Dubai ignored police queries on 17 Black, no action on Mizzi and Schembri

The authorities were awaiting verification of information from Dubai, one of the world’s most secretive financial jurisdictions, before taking any action against former chief of staff Keith Schembri and former minister Konrad Mizzi as it emerged in court that requests from police were returned unopened.

Police superintendent Antonovich Muscat from the Economic Crimes Unit told the Board of inquiry on Daphne Caruana Galizia’s assassination that the police began investigations into 17 Black, the Dubai based company owned by murder suspect Yorgen Fenech, in 2018, under the project name ‘Operation Green Power’. However, they hit a blank wall when attempting to obtain verification from Dubai.

He said Dubai was critical to the investigation, yet cooperation was lacking. Muscat said the police sent a letter of request to Dubai twice, but it was returned to the police without even being opened.

“We tried to connect with them through Europol but they did not cooperate with the EU at all,” Muscat said. “In these places without regulation, you are at their mercy, unfortunately,” Muscat said while replying to questions by lawyer Jason Azzopardi who is representing the Caruana Galizia family.

Muscat said he believed that they would manage to obtain information from Dubai, eventually.

Elaborating on the 17 Black investigation, Muscat said that it seemed there were no transactions, but there was correspondence that they were looking into.

Earlier in his testimony, Muscat said that the lack of evidence was the reason why Nexia BT’s Brian Tonna and Schembri were not taken to court over the €100,000 transferred into Tonna’s bank account, which are allegedly kickbacks from passport sales and the subject of a magisterial inquiry that started more than two years ago.

Pressed by Azzopardi on whether any warning lights went off with regards to the circumstances of this situation, Muscat said: “Opinion and suspicion are not enough, we didn’t have proof.”

Asked whether Tonna and Schembri should have been called and questioned, Muscat said, “yes”. Yet, at no point where they called in. “No one told me to call for them.”

“This wasn’t a normal case from the beginning,” Muscat added, who recalled that it was unusual to be given a report without a police file.

Asked whether he was given instructions to investigate the Panama Papers, Muscat said he was never instructed to investigate them specifically.

Both Muscat, and Ray Aquilina from the anti-corruption squad, who testified prior to Muscat, spoke about three separate reports they had received from the FIAU.

Aquilina revealed how the police were handed a number of reports by the FIAU on Schembri, Mizzi, Tonna, Hillman and 17 Black. During the period, Michael Cassar and then Lawrence Cutajar were police commissioners.

Aquilina said the police were handed a report about passport kickbacks between Tonna and Schembri in 2016. In the same year, another report was given by the FIAU on Adrian Hillman and Schembri.
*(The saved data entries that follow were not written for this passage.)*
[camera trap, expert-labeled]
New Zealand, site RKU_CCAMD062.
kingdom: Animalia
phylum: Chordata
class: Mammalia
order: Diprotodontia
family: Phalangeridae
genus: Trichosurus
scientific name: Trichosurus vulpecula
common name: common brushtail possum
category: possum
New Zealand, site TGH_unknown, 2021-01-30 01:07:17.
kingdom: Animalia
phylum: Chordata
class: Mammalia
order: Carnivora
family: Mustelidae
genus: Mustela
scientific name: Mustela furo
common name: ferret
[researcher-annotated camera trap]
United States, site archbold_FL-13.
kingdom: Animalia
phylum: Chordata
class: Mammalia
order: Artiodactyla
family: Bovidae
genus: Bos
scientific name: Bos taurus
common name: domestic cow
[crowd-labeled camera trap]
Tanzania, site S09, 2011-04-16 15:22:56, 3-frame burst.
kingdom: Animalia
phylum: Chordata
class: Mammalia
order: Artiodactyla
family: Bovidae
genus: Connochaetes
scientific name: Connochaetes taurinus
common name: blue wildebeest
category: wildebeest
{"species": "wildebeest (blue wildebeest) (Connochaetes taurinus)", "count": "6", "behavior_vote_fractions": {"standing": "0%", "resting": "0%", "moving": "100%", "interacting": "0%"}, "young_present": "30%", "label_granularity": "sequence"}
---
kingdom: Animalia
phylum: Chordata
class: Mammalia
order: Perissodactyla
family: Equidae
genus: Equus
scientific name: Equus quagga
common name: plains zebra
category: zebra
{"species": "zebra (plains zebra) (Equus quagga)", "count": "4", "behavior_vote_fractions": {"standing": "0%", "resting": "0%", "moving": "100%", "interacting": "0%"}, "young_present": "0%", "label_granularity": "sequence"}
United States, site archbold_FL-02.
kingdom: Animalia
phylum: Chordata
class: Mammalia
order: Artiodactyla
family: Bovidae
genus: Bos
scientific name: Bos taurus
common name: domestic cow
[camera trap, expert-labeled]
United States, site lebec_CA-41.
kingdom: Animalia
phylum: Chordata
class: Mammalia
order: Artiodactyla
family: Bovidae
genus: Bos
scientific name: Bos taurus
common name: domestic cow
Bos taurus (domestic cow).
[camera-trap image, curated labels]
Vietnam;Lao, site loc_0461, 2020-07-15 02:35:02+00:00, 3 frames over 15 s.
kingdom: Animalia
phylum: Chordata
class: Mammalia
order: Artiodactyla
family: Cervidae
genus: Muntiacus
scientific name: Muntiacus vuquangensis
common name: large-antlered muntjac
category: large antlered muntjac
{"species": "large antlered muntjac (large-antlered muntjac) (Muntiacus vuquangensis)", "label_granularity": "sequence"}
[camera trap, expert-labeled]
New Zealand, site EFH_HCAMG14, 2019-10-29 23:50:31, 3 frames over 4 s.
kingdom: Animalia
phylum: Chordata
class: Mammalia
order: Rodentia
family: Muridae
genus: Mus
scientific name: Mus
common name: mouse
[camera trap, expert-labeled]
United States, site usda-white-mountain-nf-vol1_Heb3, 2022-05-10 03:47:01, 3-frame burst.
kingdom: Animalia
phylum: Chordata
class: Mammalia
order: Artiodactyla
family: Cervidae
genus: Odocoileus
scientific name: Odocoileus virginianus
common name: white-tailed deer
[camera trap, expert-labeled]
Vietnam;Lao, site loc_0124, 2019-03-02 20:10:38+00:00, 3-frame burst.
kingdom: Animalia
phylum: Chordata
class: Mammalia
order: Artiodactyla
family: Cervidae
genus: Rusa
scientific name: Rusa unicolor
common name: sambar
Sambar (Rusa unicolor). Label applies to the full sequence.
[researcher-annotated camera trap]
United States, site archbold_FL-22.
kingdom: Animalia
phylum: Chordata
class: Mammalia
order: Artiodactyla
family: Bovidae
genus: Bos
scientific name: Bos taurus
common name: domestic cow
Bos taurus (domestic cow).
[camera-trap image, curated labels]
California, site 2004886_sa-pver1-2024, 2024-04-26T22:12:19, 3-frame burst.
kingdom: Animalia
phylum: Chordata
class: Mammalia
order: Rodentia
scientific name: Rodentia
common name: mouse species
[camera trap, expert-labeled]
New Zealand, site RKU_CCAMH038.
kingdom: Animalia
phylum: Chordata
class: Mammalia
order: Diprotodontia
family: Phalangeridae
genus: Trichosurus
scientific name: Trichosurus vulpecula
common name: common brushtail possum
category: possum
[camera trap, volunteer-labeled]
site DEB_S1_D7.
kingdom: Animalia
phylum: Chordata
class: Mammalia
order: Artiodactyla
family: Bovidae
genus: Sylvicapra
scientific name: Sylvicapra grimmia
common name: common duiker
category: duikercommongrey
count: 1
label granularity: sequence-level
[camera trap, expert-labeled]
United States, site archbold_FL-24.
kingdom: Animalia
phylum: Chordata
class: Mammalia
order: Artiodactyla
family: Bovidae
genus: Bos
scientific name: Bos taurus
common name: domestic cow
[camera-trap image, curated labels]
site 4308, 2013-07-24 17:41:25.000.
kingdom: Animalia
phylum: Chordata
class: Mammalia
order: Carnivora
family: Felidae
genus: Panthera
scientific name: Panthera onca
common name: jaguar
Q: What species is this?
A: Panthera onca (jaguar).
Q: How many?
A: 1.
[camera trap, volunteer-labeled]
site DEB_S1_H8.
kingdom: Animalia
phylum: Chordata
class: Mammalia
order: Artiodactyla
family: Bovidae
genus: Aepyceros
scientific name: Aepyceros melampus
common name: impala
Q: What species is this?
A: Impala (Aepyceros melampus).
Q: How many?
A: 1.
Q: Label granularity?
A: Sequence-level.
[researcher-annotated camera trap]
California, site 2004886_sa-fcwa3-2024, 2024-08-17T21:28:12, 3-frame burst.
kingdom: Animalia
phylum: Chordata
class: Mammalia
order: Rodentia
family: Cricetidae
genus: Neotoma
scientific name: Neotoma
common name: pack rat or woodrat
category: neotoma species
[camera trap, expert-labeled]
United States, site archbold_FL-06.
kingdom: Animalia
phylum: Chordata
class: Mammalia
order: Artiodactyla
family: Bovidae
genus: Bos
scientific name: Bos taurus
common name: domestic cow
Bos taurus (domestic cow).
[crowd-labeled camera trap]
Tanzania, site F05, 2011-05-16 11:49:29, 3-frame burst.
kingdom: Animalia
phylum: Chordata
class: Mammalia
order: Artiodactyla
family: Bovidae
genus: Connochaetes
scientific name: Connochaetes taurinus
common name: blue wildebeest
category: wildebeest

Then superintendent Ian Abdilla had told Aquilina to read it, gather information and send back his findings to him.

Aquilina said that he had sent letters to local entities to gather information, and gave the information back to Abdilla along with the letters he had received. He created a file and sent it to Abdilla for further information, he added, but he has not seen the file since.

The third report by the FIAU was a more general one, including the investigations into 17 Black.

Aquilina also said the FIAU had drawn up an analytical report in March 2018 which was initiated from a story written by Caruana Galizia, which alleged that Opposition Leader Adrian Delia made money from a prostitution racket in the UK, using a British bank. He said that Economy Minister Chris Cardona was not being investigated in this regard.

Speaking about the lack of resources in the anti-money laundering unit, Aquilina said they had no accountant and that two financial analysts only began working in 2018 after Moneyval’s report. He said that while resources improved slightly, they remain poor.